[Collected data entries]
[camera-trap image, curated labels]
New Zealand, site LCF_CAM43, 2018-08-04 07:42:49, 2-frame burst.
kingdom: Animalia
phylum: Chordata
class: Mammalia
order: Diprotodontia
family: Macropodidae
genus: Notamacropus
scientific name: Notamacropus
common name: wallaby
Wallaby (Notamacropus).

_TASK OBJECTIVE:_ The response should consist of all the entries, copied without any alteration.

_ANSWER TO THIS TASK:_
[camera-trap image, curated labels]
New Zealand, site LCF_CAM43, 2018-08-04 07:42:49, 2-frame burst.
kingdom: Animalia
phylum: Chordata
class: Mammalia
order: Diprotodontia
family: Macropodidae
genus: Notamacropus
scientific name: Notamacropus
common name: wallaby
Wallaby (Notamacropus).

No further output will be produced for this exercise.